### EXERCISE PROMPT
What follows is a listing; repeat exactly, and only, its lines from the one holding "TaffGUARD Helm Las" through the last, leaving any pictures out.
◆ ◆ ◆ ◆ ◆ ◆ ◆
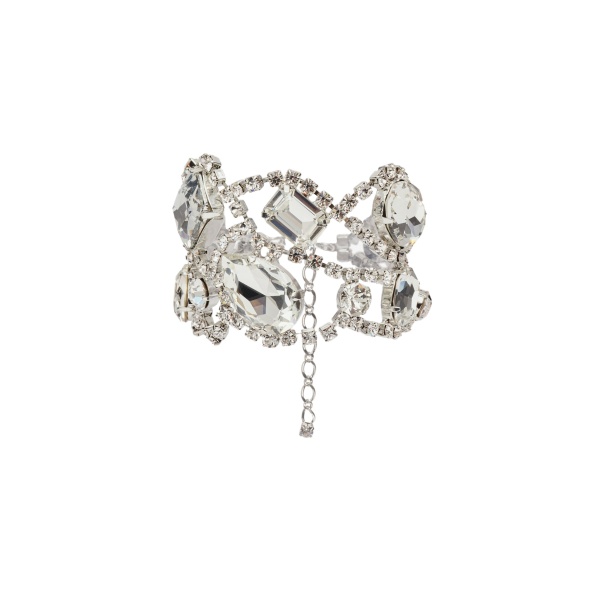 Magda Butrym Mixed-cut crystals bracelet in silver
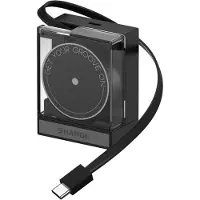 Sharge Retractable (65 W, 1 portion), Chargeur USB, Transparent, Noir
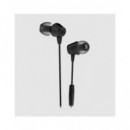 JBL Auricular Estereo Con Microfono T50HI Negro Con Cable Jack 3.5mm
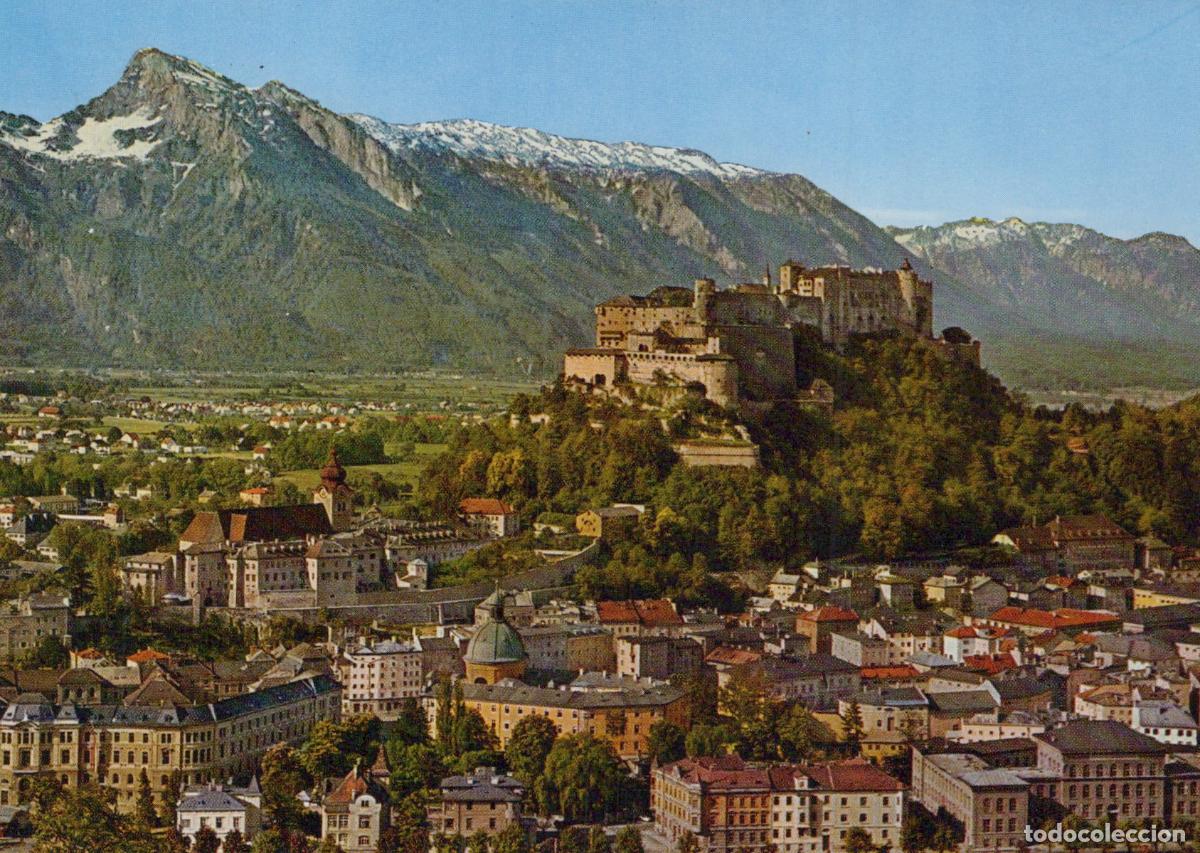 Postais: Austria Salzburg Hohensalzburg Fortress Old Town Untersberg Unposted *YAY328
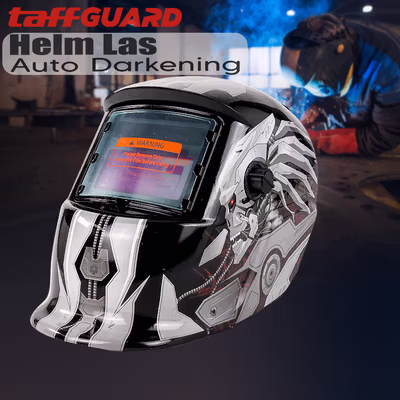 TaffGUARD Helm Las Otomatis Auto Darkening Welding Helmet Terminator - HW12 - Black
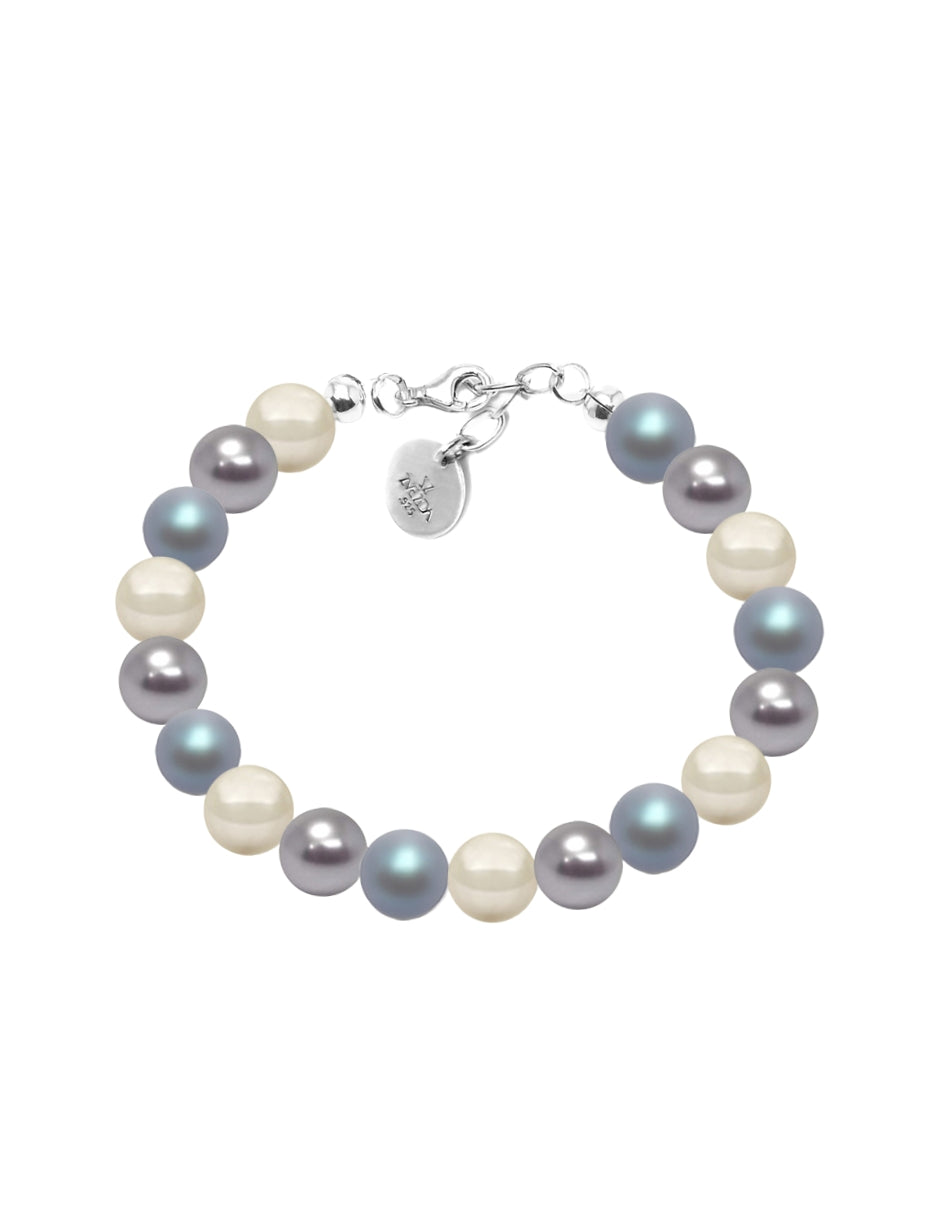 Pulsera de Mujer Perlas de cristal Swarovski Plata.925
◆ ◆ ◆ ◆ ◆ ◆ ◆
### YOUR RESPONSE
 TaffGUARD Helm Las Otomatis Auto Darkening Welding Helmet Terminator - HW12 - Black
 Pulsera de Mujer Perlas de cristal Swarovski Plata.925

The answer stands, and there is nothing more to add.